Il vortice d’aria catturò delle nubi e mi avvolse attorno una nebbia divina, affinché nessuno potesse vedermi, o sentirmi, o toccarmi mentre scendevo dolcemente verso il pendio e venivo risucchiata sempre più infondo dal candore della foschia.
La meraviglia e lo spavento lottavano per prevalere l’una sull’altro mentre il pendio roccioso e acuminato finiva sulla collina in un prato verde, apparso dietro la nebbia che si diradava. Lo Zefiro mi conduceva leggiadro, tra veli aleggianti e soffi leggeri, su un letto di fiori dove era ammucchiata un po’ di paglia.
Cullandomi dolcemente, quasi in un grembo materno, l’aria calda mi depose per terra. Smettendo di vorticare sotto di me, la corrente si spostò e prese a girare su se stessa, trascinando polvere, foschia e foglie secche. Con queste cose simulò l’immagine di un uomo divino (a vederlo un meraviglioso prodigio) che camminava senza suono di passi sull’erba, coinvolgendo altri rametti dentro il suo corpo di nuvole e polvere.
Col palmo rivolto al cielo, vicino alla bocca, mi soffiò addosso un profumo penetrante di vino.
Sentendomi sopraffare dalla stanchezza che veniva dallo sfogo delle lacrime e dall’aria intossicante, che saliva fino alla mente pungendomi nel naso e provocandomi la sensazione di una sbornia spaventosa, cedetti e dormii pacificamente nel fieno, finché l’incantesimo di Zefiro non si diradò nell’aria attorno…


Il risveglio fu un lento spalancarsi d'azzurro davanti ai miei occhi.
Mi ero svegliata al suono del corso ridente di una sorgente d’acqua dalla purissima trasparenza e dai bei scintilli, con un mal di testa pulsante dietro agli occhi.

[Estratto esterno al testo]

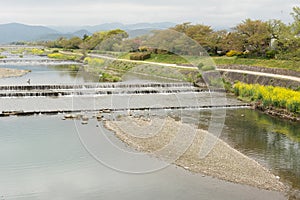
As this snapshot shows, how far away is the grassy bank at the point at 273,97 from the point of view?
53.7ft

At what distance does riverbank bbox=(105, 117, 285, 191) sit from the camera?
31.4 feet

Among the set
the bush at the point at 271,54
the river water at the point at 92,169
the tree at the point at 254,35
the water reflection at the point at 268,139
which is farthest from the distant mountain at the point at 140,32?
the tree at the point at 254,35

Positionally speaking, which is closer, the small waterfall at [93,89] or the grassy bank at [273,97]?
the grassy bank at [273,97]

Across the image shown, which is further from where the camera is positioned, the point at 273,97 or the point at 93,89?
the point at 93,89

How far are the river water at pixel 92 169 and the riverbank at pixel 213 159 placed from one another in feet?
1.10

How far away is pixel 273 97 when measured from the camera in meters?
17.6

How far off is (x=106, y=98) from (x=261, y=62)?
12.3 meters

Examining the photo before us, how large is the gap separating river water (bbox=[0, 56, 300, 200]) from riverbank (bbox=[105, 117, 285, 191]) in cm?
33

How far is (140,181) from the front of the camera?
9.59 metres

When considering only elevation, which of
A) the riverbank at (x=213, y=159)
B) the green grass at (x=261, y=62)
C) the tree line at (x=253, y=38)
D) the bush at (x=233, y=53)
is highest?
the tree line at (x=253, y=38)

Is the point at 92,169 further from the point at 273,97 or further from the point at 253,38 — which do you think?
the point at 253,38

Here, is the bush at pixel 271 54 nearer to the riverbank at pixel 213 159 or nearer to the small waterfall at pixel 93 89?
the small waterfall at pixel 93 89

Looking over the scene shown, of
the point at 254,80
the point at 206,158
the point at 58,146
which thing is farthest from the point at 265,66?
the point at 58,146

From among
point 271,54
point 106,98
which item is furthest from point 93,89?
point 271,54
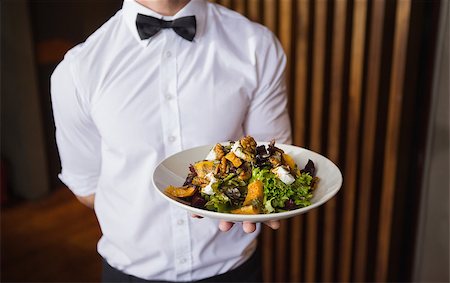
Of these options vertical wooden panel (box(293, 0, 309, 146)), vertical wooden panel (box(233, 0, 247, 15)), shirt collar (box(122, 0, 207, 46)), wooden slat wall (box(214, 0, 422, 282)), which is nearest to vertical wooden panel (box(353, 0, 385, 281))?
wooden slat wall (box(214, 0, 422, 282))

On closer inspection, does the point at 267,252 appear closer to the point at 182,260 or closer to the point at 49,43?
the point at 182,260

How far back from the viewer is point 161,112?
1285 mm

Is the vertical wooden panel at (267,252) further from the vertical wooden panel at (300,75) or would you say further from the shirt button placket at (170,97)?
the shirt button placket at (170,97)

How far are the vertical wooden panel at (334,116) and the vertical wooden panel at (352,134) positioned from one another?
44 mm

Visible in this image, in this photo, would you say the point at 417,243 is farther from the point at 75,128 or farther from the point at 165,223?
the point at 75,128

Visto che dal tramonto del giorno prima il sole ora splendeva a metà del compimento del suo percorso, nel pieno del cielo d'un azzurro così profondo da rasentare le tinte viola, capii di aver dormito tutta la notte prima e buona parte del giorno.
Mi rigirai ed affondai nel mio giaciglio di fieno. Con le braccia intorpidite feci forza sui gomiti per alzarmi un po’, attorno a me c’era l’atmosfera eterea ed idilliaca dei capi Elisi.

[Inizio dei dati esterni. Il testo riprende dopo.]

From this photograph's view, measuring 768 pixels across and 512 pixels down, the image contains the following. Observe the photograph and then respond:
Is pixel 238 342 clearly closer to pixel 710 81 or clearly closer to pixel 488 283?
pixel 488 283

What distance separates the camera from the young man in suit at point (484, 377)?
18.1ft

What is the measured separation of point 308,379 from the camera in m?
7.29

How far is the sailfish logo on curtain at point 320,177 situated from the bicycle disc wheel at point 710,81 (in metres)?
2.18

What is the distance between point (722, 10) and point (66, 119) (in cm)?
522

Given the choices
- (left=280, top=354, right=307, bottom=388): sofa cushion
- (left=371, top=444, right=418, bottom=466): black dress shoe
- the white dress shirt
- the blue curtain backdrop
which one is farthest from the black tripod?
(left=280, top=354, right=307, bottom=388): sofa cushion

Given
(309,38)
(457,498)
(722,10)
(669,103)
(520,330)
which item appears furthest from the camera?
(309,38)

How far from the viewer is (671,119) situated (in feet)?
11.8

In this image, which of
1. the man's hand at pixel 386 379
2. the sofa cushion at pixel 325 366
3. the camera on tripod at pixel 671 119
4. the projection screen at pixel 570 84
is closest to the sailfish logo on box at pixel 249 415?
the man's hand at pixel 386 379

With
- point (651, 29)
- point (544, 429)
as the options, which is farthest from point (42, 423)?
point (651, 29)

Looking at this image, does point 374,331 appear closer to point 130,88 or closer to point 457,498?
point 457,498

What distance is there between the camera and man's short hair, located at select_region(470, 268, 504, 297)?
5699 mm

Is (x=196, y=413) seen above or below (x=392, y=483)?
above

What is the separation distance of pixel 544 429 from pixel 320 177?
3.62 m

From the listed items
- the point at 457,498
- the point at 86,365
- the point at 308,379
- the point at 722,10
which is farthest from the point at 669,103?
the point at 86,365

Avevo dormito in un piccolo spiazzo del bosco, a cielo aperto.
Mi alzai pulendomi il fieno dal peplo e osservando il bozzetto idilliaco.
Tutto il giardino era pervaso di lucore: attorno a me, dopo la bellissima fonte dalle onde tranquille che la facevano luccicare al sole, c’erano un boschetto di alberi alti e grandi abbastanza da ricoprire l’orizzonte.
A sua volta circondato dal boschetto, come la radura, c’era un palazzo che sovrastava tutto, e sembrava alzarsi fino a voler raggiungere il cielo, nella sua parte più alta e inaccessibile, dove non c’era l’aria.
Attraversai la bella corrente domandandomi in che mare finisse e se seguisse la strada di casa.
All’entrata si capiva con certezza di trovarsi in una dimora degli immortali.
I soffitti erano alti, intagliati in legno di cedro, oppure fatti in marmo, e le colonne erano grandi quanto grossi tronchi d’albero.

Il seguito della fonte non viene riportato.